There was agreement that important domains of CDEs are functional assessment and quality of life. Function is important because it is an expression of multiple intrinsic and extrinsic dimensions which are often considered when assessing frailty. There was also agreement that it is important to shift from a disease-based approach to one rooted in function. Frailty reflects the predisposition to adverse health outcomes that is usually manifested by functional impairment/poor function under stress. There was also agreement that quality of life be measured in all frailty studies.
In addition to CDEs, studies need to be explicit about eligibility criteria and ensure that these are as wide as possible since they are directly related to the generalizability and effectiveness of trials in the real world. Overall, it is essential that CDEs are able to characterize the population and level of frailty and ensure that there is the ability to objectively identify the population in whom it is to be used.
Harmonization between frailty constructs and intrinsic capacity
There was agreement that harmonizing the frailty constructs and the concept of intrinsic capacity using a domains perspective would be feasible as the underlying domains are similar (Figure 2). This initiative may promote further consensus building on a working definition that most parties can adopt. There was agreement that it would be best to be as inclusive as possible and choosing one model would risk excluding a large group of researchers and health systems. In addition, if the right data elements are collected, a study could be interpreted from a phenotype, a cumulative deficit or multidimensional perspective as in intrinsic capacity. In addition, there was agreement that a domain be included to determine or measure extrinsic characteristics such as social vulnerability. If CDEs could be developed with these principles in mind, it would be an ideal way to move trials forward along with our understanding of frailty and intrinsic capacity.

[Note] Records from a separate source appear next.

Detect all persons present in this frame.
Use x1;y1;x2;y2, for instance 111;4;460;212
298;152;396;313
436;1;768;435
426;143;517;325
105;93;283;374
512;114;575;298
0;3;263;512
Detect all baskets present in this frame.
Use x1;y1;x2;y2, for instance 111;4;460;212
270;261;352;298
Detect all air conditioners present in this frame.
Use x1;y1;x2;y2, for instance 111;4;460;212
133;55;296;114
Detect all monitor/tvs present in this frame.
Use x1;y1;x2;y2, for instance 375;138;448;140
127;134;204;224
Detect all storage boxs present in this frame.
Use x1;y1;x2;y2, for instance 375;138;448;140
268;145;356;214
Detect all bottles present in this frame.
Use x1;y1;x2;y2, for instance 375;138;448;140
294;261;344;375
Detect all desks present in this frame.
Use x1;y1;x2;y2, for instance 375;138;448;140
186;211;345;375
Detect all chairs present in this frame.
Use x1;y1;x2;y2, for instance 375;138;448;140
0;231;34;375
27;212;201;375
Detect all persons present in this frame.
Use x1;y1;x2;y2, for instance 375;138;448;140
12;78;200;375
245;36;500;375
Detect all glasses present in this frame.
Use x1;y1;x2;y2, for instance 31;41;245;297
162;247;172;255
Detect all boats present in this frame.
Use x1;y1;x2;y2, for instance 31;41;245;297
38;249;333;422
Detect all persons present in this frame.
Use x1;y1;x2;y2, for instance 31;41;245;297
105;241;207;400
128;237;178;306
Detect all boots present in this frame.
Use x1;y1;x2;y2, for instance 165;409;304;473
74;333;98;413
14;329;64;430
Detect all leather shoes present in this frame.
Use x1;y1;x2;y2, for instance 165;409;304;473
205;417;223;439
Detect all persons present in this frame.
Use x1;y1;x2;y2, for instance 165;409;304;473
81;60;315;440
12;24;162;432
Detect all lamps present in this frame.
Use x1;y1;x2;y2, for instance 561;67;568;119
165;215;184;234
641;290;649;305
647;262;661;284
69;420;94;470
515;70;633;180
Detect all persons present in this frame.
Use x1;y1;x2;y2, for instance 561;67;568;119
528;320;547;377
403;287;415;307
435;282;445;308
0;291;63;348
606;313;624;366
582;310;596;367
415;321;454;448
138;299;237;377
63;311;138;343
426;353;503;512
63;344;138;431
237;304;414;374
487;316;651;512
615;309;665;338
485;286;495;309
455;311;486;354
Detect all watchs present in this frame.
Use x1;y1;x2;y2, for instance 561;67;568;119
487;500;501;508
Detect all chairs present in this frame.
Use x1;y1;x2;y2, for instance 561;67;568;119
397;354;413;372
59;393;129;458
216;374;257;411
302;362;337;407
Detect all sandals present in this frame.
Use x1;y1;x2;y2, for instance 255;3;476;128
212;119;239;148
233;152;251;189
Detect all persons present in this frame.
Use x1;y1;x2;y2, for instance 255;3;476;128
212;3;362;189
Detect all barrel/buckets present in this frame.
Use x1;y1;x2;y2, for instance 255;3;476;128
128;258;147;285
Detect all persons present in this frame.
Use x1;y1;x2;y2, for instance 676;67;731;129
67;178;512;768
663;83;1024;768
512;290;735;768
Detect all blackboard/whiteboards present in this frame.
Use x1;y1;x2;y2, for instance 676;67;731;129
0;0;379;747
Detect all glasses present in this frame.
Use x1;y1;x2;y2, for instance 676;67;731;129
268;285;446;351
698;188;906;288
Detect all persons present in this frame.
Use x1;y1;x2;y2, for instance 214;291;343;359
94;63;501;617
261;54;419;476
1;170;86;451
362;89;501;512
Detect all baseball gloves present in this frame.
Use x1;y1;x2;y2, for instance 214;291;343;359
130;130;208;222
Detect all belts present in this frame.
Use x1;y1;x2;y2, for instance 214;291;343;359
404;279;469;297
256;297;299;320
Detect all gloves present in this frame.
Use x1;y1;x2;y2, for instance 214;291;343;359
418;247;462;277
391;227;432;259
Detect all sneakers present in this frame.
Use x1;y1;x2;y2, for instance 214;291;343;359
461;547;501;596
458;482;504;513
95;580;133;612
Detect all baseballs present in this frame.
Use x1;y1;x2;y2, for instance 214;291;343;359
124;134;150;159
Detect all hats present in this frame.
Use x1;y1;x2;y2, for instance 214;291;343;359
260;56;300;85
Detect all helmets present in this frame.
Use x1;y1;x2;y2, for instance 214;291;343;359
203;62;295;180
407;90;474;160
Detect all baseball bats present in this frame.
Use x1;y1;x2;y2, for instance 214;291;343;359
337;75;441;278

Frailty can be considered a reflection of diminished intrinsic capacity along the life course. When a high level of functional reserve is present, frailty does not manifest and there exists a high level of intrinsic capacity. When there is little functional reserve, as with disability or high levels of frailty, intrinsic capacity is low. The concepts of intrinsic capacity and frailty are not mutually exclusive and in fact are complementary with many of the domains used to measure intrinsic capacity also used to measure frailty, based on the frailty index approach (49). Frailty in the developed world is associated with advanced age and intrinsic capacity attempts to capture the decline of health trajectories earlier in the life course by using a healthy ageing perspective. However, operationalizing intrinsic capacity in a clinical setting has proven to be challenging and a collaborative, multidisciplinary and integrated approach is needed. This can benefit from the available evidence on frailty where commonalities with intrinsic capacity can be used.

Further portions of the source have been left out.